CHAPTER SIXTY-NINE

FRANK AND THE OTHERS knelt over Crockett. He’d died so fast. So much blood. It was everywhere, all over the dirt and stones and weeds. All over Frank’s hands and arms and chest, still hot. His face. He wiped his mouth with the back of his hand and tasted it, red-metallic on his lips.

His muscles quaked over his bones. His veins felt full of blasting powder. He wanted to jump down the face of the spur and bolt across the field and smash through that machine-gun bunker like a human ram, killing every man inside. He wanted to show them what hands that worked a coalface twelve hours per day could do, how he could rip their shoulders from their sockets and crush their throats like soup cans, twist their skulls from their necks and stomp their noses flat. He was every inch more man than them, and yet that was just what they wanted from him. Such a display. So they could shoot him dead in that field, a train of gunfire driven straight through his heart.

The others looked ashen, their lips colorless. Like men coming down with a sickness. Hot fear splintering through their veins, running amok. One of them shook his head. “I never thought it would be Crock. Him out of everyone.”

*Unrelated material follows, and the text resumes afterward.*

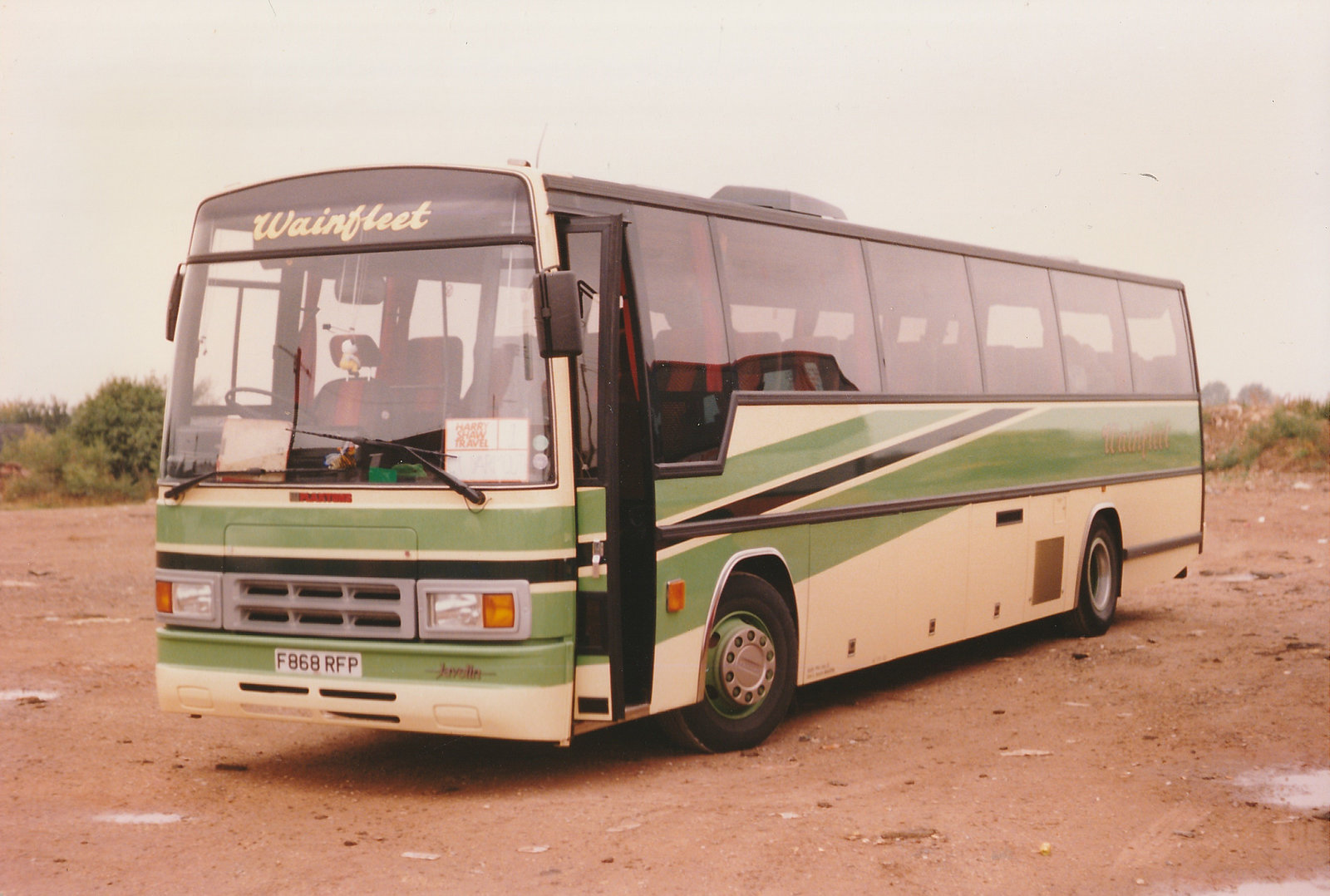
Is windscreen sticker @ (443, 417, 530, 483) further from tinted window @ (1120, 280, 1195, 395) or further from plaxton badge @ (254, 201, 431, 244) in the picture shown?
tinted window @ (1120, 280, 1195, 395)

Neither had Frank. But he knew Crock would’ve scoffed at that notion. The fuck it won’t. Frank looked at the others. Their blanched faces and huddled shoulders. The spirit flying out of them. The fight. If Crockett could be killed, they thought, anyone could. That idea could spread like a contagion through the ranks.

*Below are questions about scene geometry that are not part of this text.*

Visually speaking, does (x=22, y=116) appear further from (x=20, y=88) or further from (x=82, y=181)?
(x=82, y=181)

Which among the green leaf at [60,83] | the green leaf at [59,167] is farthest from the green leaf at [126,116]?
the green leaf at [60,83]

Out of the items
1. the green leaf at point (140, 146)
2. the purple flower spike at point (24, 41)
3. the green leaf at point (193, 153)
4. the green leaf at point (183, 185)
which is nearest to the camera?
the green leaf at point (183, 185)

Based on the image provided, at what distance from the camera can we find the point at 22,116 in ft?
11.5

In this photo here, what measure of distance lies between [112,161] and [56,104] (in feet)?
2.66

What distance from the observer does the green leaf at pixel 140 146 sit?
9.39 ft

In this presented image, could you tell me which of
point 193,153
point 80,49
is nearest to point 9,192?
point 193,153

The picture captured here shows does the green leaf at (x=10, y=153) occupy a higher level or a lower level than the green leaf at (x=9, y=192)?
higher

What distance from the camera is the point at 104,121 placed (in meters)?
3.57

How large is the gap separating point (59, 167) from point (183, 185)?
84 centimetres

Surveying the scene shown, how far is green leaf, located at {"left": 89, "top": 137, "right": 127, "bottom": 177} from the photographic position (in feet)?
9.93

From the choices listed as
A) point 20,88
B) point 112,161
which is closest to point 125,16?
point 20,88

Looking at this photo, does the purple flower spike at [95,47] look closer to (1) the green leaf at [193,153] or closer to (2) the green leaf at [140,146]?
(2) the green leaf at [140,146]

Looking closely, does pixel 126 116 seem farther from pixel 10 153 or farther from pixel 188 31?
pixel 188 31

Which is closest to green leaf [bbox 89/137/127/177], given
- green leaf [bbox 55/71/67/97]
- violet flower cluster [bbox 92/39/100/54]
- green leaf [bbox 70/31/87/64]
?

Frank shook his head. He couldn’t let that be Crock’s legacy.

He said it straight at first, without song: “Davy Crockett’s spirit has arisen from the grave.” He looked to the men around him, nodding the words into them, putting them to the tune, meeting each man’s eyes until his voice joined in …

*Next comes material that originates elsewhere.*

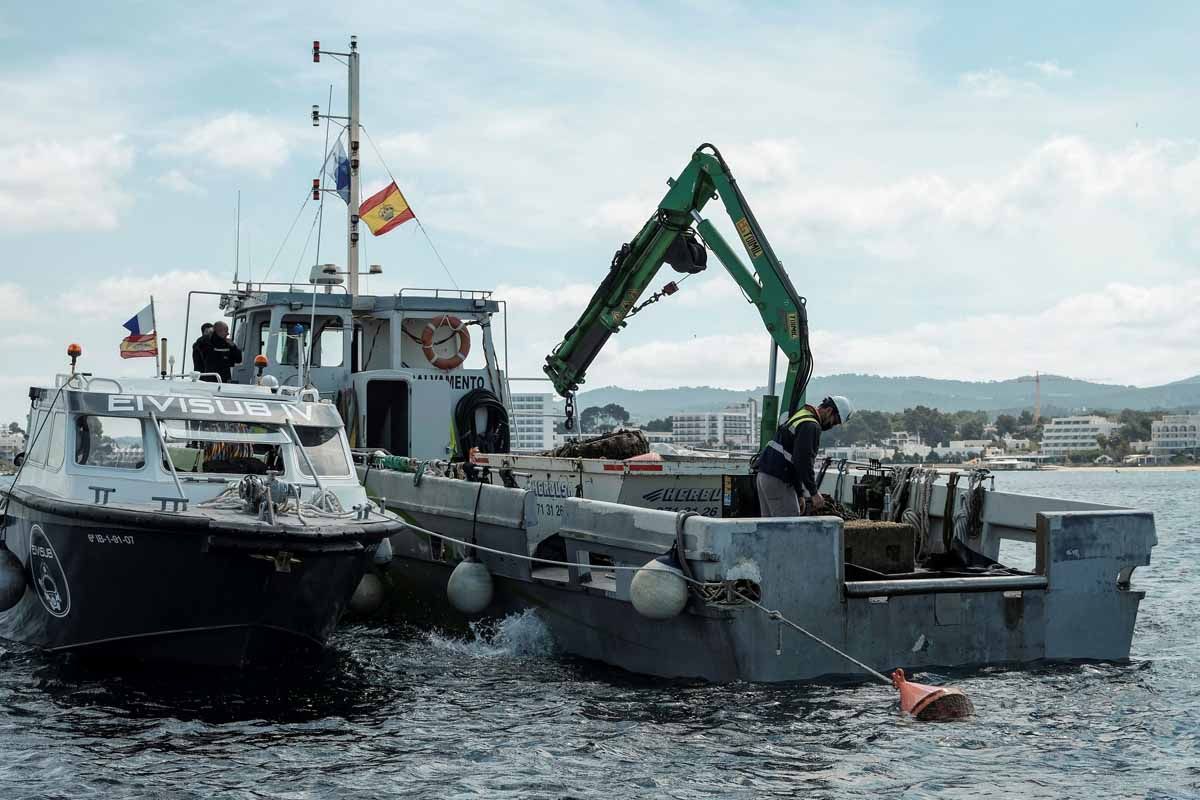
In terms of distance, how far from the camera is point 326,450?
13.4m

Davy Crockett has arisen from the grave,

Devil Dog is he in an army of the brave,

Davy Crockett has arisen from the grave,

And he’s got him a Gatling gun!

As they sang, Frank took the only paper he had in his pocket—one of the Presidential leaflets—and unfolded it on his knee, turning it over to the blank side. He found the nub of a weigh pencil buried among the pocket lint and tin scrip and jammed it into a cartridge case to write with.

When he finished, he refolded the leaflet and slipped it into the bib pocket of Crockett’s overalls, leaving one corner dog-eared over the hem—a message to ride down with the body. Around him now, the hillside was taking up the song.

Glory, glory, hallelujah! Glory, glory, hallelujah!

Glory, glory, hallelujah! The Rednecks are march-ing on!

One of the ammo boys handed Frank a fresh magazine. One hundred rounds. Staying low, Frank reached up and fit the clip into the receiver. The sun was getting low, the hills turning gold.

He began to crank the firing handle of the gun.